Shortly after a procession of intelligence officials raised questions in Congress today about whether Kaspersky Lab products pose a risk to U.S. national security, the leader of the Moscow-based software vendor offered to testify before the U.S. Senate.
Under questioning from Sen. Marco Rubio, the heads of the NSA, CIA, FBI and DIA one-by-one told a hearing of the Senate Intelligence Committee that they would not be comfortable using Kaspersky Lab security tools.
The testimony came as founder and CEO Eugene Kaspersky took live questions this morning during a Reddit “Ask Me Anything” chat session, hoping to confront head-on the recent published reports alleging the cybersecurity firm is too cozy with the Russian government.
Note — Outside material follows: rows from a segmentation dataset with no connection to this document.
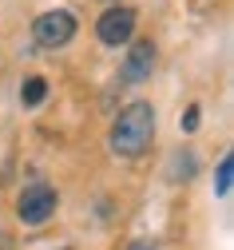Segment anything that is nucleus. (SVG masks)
Here are the masks:
<instances>
[{
  "label": "nucleus",
  "mask_w": 234,
  "mask_h": 250,
  "mask_svg": "<svg viewBox=\"0 0 234 250\" xmlns=\"http://www.w3.org/2000/svg\"><path fill=\"white\" fill-rule=\"evenodd\" d=\"M151 139H155V107L143 100L127 104L111 123V151L123 159H139L151 147Z\"/></svg>",
  "instance_id": "1"
},
{
  "label": "nucleus",
  "mask_w": 234,
  "mask_h": 250,
  "mask_svg": "<svg viewBox=\"0 0 234 250\" xmlns=\"http://www.w3.org/2000/svg\"><path fill=\"white\" fill-rule=\"evenodd\" d=\"M72 36H76V16L68 8L40 12L36 24H32V40H36V48H44V52H56L64 44H72Z\"/></svg>",
  "instance_id": "2"
},
{
  "label": "nucleus",
  "mask_w": 234,
  "mask_h": 250,
  "mask_svg": "<svg viewBox=\"0 0 234 250\" xmlns=\"http://www.w3.org/2000/svg\"><path fill=\"white\" fill-rule=\"evenodd\" d=\"M56 191L48 183H32V187H24V195H20V203H16V214H20V223H32V227H40V223H48V218L56 214Z\"/></svg>",
  "instance_id": "3"
},
{
  "label": "nucleus",
  "mask_w": 234,
  "mask_h": 250,
  "mask_svg": "<svg viewBox=\"0 0 234 250\" xmlns=\"http://www.w3.org/2000/svg\"><path fill=\"white\" fill-rule=\"evenodd\" d=\"M95 36L104 40L107 48L127 44L131 36H135V8H127V4H111L104 16L95 20Z\"/></svg>",
  "instance_id": "4"
},
{
  "label": "nucleus",
  "mask_w": 234,
  "mask_h": 250,
  "mask_svg": "<svg viewBox=\"0 0 234 250\" xmlns=\"http://www.w3.org/2000/svg\"><path fill=\"white\" fill-rule=\"evenodd\" d=\"M151 72H155V44L151 40H135L127 48V56H123L119 76H123V83H143V80H151Z\"/></svg>",
  "instance_id": "5"
},
{
  "label": "nucleus",
  "mask_w": 234,
  "mask_h": 250,
  "mask_svg": "<svg viewBox=\"0 0 234 250\" xmlns=\"http://www.w3.org/2000/svg\"><path fill=\"white\" fill-rule=\"evenodd\" d=\"M44 96H48V80H44V76H28V80H24V87H20L24 107H40V104H44Z\"/></svg>",
  "instance_id": "6"
},
{
  "label": "nucleus",
  "mask_w": 234,
  "mask_h": 250,
  "mask_svg": "<svg viewBox=\"0 0 234 250\" xmlns=\"http://www.w3.org/2000/svg\"><path fill=\"white\" fill-rule=\"evenodd\" d=\"M230 175H234V155H222V159H218V175H214V191L222 199L230 195Z\"/></svg>",
  "instance_id": "7"
},
{
  "label": "nucleus",
  "mask_w": 234,
  "mask_h": 250,
  "mask_svg": "<svg viewBox=\"0 0 234 250\" xmlns=\"http://www.w3.org/2000/svg\"><path fill=\"white\" fill-rule=\"evenodd\" d=\"M183 131H198V107H187V115H183Z\"/></svg>",
  "instance_id": "8"
},
{
  "label": "nucleus",
  "mask_w": 234,
  "mask_h": 250,
  "mask_svg": "<svg viewBox=\"0 0 234 250\" xmlns=\"http://www.w3.org/2000/svg\"><path fill=\"white\" fill-rule=\"evenodd\" d=\"M127 250H155L147 238H135V242H127Z\"/></svg>",
  "instance_id": "9"
}]
</instances>
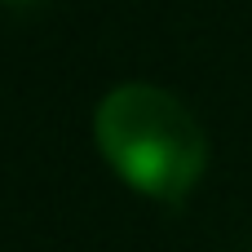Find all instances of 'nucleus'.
I'll list each match as a JSON object with an SVG mask.
<instances>
[{
	"label": "nucleus",
	"instance_id": "obj_1",
	"mask_svg": "<svg viewBox=\"0 0 252 252\" xmlns=\"http://www.w3.org/2000/svg\"><path fill=\"white\" fill-rule=\"evenodd\" d=\"M93 142L120 182L159 204H182L208 168L204 124L159 84L111 89L93 111Z\"/></svg>",
	"mask_w": 252,
	"mask_h": 252
},
{
	"label": "nucleus",
	"instance_id": "obj_2",
	"mask_svg": "<svg viewBox=\"0 0 252 252\" xmlns=\"http://www.w3.org/2000/svg\"><path fill=\"white\" fill-rule=\"evenodd\" d=\"M4 4H13V9H22V4H35V0H4Z\"/></svg>",
	"mask_w": 252,
	"mask_h": 252
}]
</instances>
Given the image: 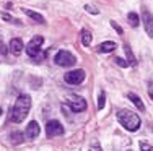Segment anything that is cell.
Listing matches in <instances>:
<instances>
[{"label":"cell","mask_w":153,"mask_h":151,"mask_svg":"<svg viewBox=\"0 0 153 151\" xmlns=\"http://www.w3.org/2000/svg\"><path fill=\"white\" fill-rule=\"evenodd\" d=\"M124 50H126V55H127V62H129L130 67H137V59L134 55L132 49H130L129 44H124Z\"/></svg>","instance_id":"13"},{"label":"cell","mask_w":153,"mask_h":151,"mask_svg":"<svg viewBox=\"0 0 153 151\" xmlns=\"http://www.w3.org/2000/svg\"><path fill=\"white\" fill-rule=\"evenodd\" d=\"M104 104H106V93L101 91V93H100V99H98V110L103 109Z\"/></svg>","instance_id":"18"},{"label":"cell","mask_w":153,"mask_h":151,"mask_svg":"<svg viewBox=\"0 0 153 151\" xmlns=\"http://www.w3.org/2000/svg\"><path fill=\"white\" fill-rule=\"evenodd\" d=\"M23 49H25V46H23V41L21 39H12L10 41V52L13 54V55H20L21 52H23Z\"/></svg>","instance_id":"10"},{"label":"cell","mask_w":153,"mask_h":151,"mask_svg":"<svg viewBox=\"0 0 153 151\" xmlns=\"http://www.w3.org/2000/svg\"><path fill=\"white\" fill-rule=\"evenodd\" d=\"M85 10L88 13H91V15H98V13H100V10L94 8V7H91V5H85Z\"/></svg>","instance_id":"21"},{"label":"cell","mask_w":153,"mask_h":151,"mask_svg":"<svg viewBox=\"0 0 153 151\" xmlns=\"http://www.w3.org/2000/svg\"><path fill=\"white\" fill-rule=\"evenodd\" d=\"M0 52H2L3 55H5V54H7V50H5V46H3L2 42H0Z\"/></svg>","instance_id":"26"},{"label":"cell","mask_w":153,"mask_h":151,"mask_svg":"<svg viewBox=\"0 0 153 151\" xmlns=\"http://www.w3.org/2000/svg\"><path fill=\"white\" fill-rule=\"evenodd\" d=\"M64 125L60 124L59 120H49L46 125V133L49 138H52V136H60L64 135Z\"/></svg>","instance_id":"6"},{"label":"cell","mask_w":153,"mask_h":151,"mask_svg":"<svg viewBox=\"0 0 153 151\" xmlns=\"http://www.w3.org/2000/svg\"><path fill=\"white\" fill-rule=\"evenodd\" d=\"M31 109V98L28 94H20L15 102V106L10 109V120L15 122V124H20L26 119L28 112Z\"/></svg>","instance_id":"1"},{"label":"cell","mask_w":153,"mask_h":151,"mask_svg":"<svg viewBox=\"0 0 153 151\" xmlns=\"http://www.w3.org/2000/svg\"><path fill=\"white\" fill-rule=\"evenodd\" d=\"M147 86H148V96L153 99V81H148Z\"/></svg>","instance_id":"24"},{"label":"cell","mask_w":153,"mask_h":151,"mask_svg":"<svg viewBox=\"0 0 153 151\" xmlns=\"http://www.w3.org/2000/svg\"><path fill=\"white\" fill-rule=\"evenodd\" d=\"M10 140H12L13 145H21L25 141V135L20 132H13V133H10Z\"/></svg>","instance_id":"16"},{"label":"cell","mask_w":153,"mask_h":151,"mask_svg":"<svg viewBox=\"0 0 153 151\" xmlns=\"http://www.w3.org/2000/svg\"><path fill=\"white\" fill-rule=\"evenodd\" d=\"M116 47H117L116 42L104 41V42H101V44L98 46V52H100V54H109V52H112V50H116Z\"/></svg>","instance_id":"11"},{"label":"cell","mask_w":153,"mask_h":151,"mask_svg":"<svg viewBox=\"0 0 153 151\" xmlns=\"http://www.w3.org/2000/svg\"><path fill=\"white\" fill-rule=\"evenodd\" d=\"M129 99L132 101V102H134V106H135L138 110H145V104L142 102V99L138 98V96L135 94V93H129Z\"/></svg>","instance_id":"14"},{"label":"cell","mask_w":153,"mask_h":151,"mask_svg":"<svg viewBox=\"0 0 153 151\" xmlns=\"http://www.w3.org/2000/svg\"><path fill=\"white\" fill-rule=\"evenodd\" d=\"M111 26H112V28H114V29H116V31H117V33H119V34H124V29H122V28H121V26H119V24H117V23H116V21H114V20H112V21H111Z\"/></svg>","instance_id":"23"},{"label":"cell","mask_w":153,"mask_h":151,"mask_svg":"<svg viewBox=\"0 0 153 151\" xmlns=\"http://www.w3.org/2000/svg\"><path fill=\"white\" fill-rule=\"evenodd\" d=\"M42 42H44V38H42V36H34L26 46V54L31 55L33 59H34L36 55H39V49H41Z\"/></svg>","instance_id":"5"},{"label":"cell","mask_w":153,"mask_h":151,"mask_svg":"<svg viewBox=\"0 0 153 151\" xmlns=\"http://www.w3.org/2000/svg\"><path fill=\"white\" fill-rule=\"evenodd\" d=\"M127 151H132V150H127Z\"/></svg>","instance_id":"28"},{"label":"cell","mask_w":153,"mask_h":151,"mask_svg":"<svg viewBox=\"0 0 153 151\" xmlns=\"http://www.w3.org/2000/svg\"><path fill=\"white\" fill-rule=\"evenodd\" d=\"M142 16H143V28H145V33L148 34V38L153 39V15L150 12H148L147 8H143V13H142Z\"/></svg>","instance_id":"7"},{"label":"cell","mask_w":153,"mask_h":151,"mask_svg":"<svg viewBox=\"0 0 153 151\" xmlns=\"http://www.w3.org/2000/svg\"><path fill=\"white\" fill-rule=\"evenodd\" d=\"M0 114H2V109H0Z\"/></svg>","instance_id":"27"},{"label":"cell","mask_w":153,"mask_h":151,"mask_svg":"<svg viewBox=\"0 0 153 151\" xmlns=\"http://www.w3.org/2000/svg\"><path fill=\"white\" fill-rule=\"evenodd\" d=\"M117 120H119V124L129 132H137L138 128H140V124H142L140 116H138L137 112H134V110H130V109L117 110Z\"/></svg>","instance_id":"2"},{"label":"cell","mask_w":153,"mask_h":151,"mask_svg":"<svg viewBox=\"0 0 153 151\" xmlns=\"http://www.w3.org/2000/svg\"><path fill=\"white\" fill-rule=\"evenodd\" d=\"M23 12L26 13V15L30 16V18H33V20H34V21H38V23H41V24H44V23H46L44 16H42L41 13H36L34 10H23Z\"/></svg>","instance_id":"15"},{"label":"cell","mask_w":153,"mask_h":151,"mask_svg":"<svg viewBox=\"0 0 153 151\" xmlns=\"http://www.w3.org/2000/svg\"><path fill=\"white\" fill-rule=\"evenodd\" d=\"M80 36H82V44L85 46V47L91 46V41H93V34H91V31L86 29V28H83L82 33H80Z\"/></svg>","instance_id":"12"},{"label":"cell","mask_w":153,"mask_h":151,"mask_svg":"<svg viewBox=\"0 0 153 151\" xmlns=\"http://www.w3.org/2000/svg\"><path fill=\"white\" fill-rule=\"evenodd\" d=\"M114 62L117 63V65L121 67V68H127V67H129V62H127V60H124V59H121V57H116Z\"/></svg>","instance_id":"19"},{"label":"cell","mask_w":153,"mask_h":151,"mask_svg":"<svg viewBox=\"0 0 153 151\" xmlns=\"http://www.w3.org/2000/svg\"><path fill=\"white\" fill-rule=\"evenodd\" d=\"M2 18H3V20H5V21H12V20H13V18L10 16L8 13H2Z\"/></svg>","instance_id":"25"},{"label":"cell","mask_w":153,"mask_h":151,"mask_svg":"<svg viewBox=\"0 0 153 151\" xmlns=\"http://www.w3.org/2000/svg\"><path fill=\"white\" fill-rule=\"evenodd\" d=\"M90 151H103V150H101L100 141H91V145H90Z\"/></svg>","instance_id":"20"},{"label":"cell","mask_w":153,"mask_h":151,"mask_svg":"<svg viewBox=\"0 0 153 151\" xmlns=\"http://www.w3.org/2000/svg\"><path fill=\"white\" fill-rule=\"evenodd\" d=\"M140 151H153V148L147 141H140Z\"/></svg>","instance_id":"22"},{"label":"cell","mask_w":153,"mask_h":151,"mask_svg":"<svg viewBox=\"0 0 153 151\" xmlns=\"http://www.w3.org/2000/svg\"><path fill=\"white\" fill-rule=\"evenodd\" d=\"M54 63H57L59 67H74L76 63V59L70 50H59L57 55L54 57Z\"/></svg>","instance_id":"3"},{"label":"cell","mask_w":153,"mask_h":151,"mask_svg":"<svg viewBox=\"0 0 153 151\" xmlns=\"http://www.w3.org/2000/svg\"><path fill=\"white\" fill-rule=\"evenodd\" d=\"M85 77H86L85 70L76 68V70H72L68 73H65L64 78H65V83H68V85H80V83H83Z\"/></svg>","instance_id":"4"},{"label":"cell","mask_w":153,"mask_h":151,"mask_svg":"<svg viewBox=\"0 0 153 151\" xmlns=\"http://www.w3.org/2000/svg\"><path fill=\"white\" fill-rule=\"evenodd\" d=\"M39 124L36 120H31L30 124H28V127H26V133H25V136H26L28 140H34V138H38L39 136Z\"/></svg>","instance_id":"9"},{"label":"cell","mask_w":153,"mask_h":151,"mask_svg":"<svg viewBox=\"0 0 153 151\" xmlns=\"http://www.w3.org/2000/svg\"><path fill=\"white\" fill-rule=\"evenodd\" d=\"M68 104H70V107H72L74 112H83V110H86V107H88L86 101L83 98H78V96H72Z\"/></svg>","instance_id":"8"},{"label":"cell","mask_w":153,"mask_h":151,"mask_svg":"<svg viewBox=\"0 0 153 151\" xmlns=\"http://www.w3.org/2000/svg\"><path fill=\"white\" fill-rule=\"evenodd\" d=\"M127 20H129V23L132 24V28H137L138 24H140V20H138V15L134 12H130L129 15H127Z\"/></svg>","instance_id":"17"}]
</instances>
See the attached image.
“We don’t share any user data with any government including Russia,” Kaspersky said in response to one question on the forum. “We don’t have ties to any government other than paying taxes (we pay taxes in many countries as we are a very international company).”
Those comments mirror those in a statement emailed to MSPmentor by earlier this week.
Kaspersky also said today that the company has not yet been materially hurt by the controversy.
“We didn’t see any real impact on our business, but all these stories, they don’t make me happy,” he told the audience on Reddit.
“(To) some extent they give us something close to free advertising,” Kaspersky added. “But what makes me feel really good is how our international team, including in the U.S. is working great with all this media pressure.”
Citing unnamed intelligence sources, Reddit and ABC.com reported this week that federal authorities were concerned about the growing use of Kaspersky Lab products in U.S. government agencies, given the firm’s alleged close and deepening ties to elements of the Russian military and intelligence apparatus.
Those reports of concern were confirmed today when National Security Agency Director Mike Rogers told the Senate committee that an intelligence review is currently underway into U.S. government use of Kaspersky products.
Rogers told the panel that he was “personally involved” in the Kaspersky issue.
In a statement issued after the Congressional hearing, Eugene Kaspersky said he respectfully disagrees with suggestions that his company’s products pose a threat.
“I think that due to political reasons, these gentlemen don’t have an option, and are deprived from the opportunity to use the best endpoint security on the market without any real reason or evidence of wrongdoing from our side,” he said. “I would be very happy to testify in front of the Senate, to participate in the hearings and to answer any questions they would decide to ask me.”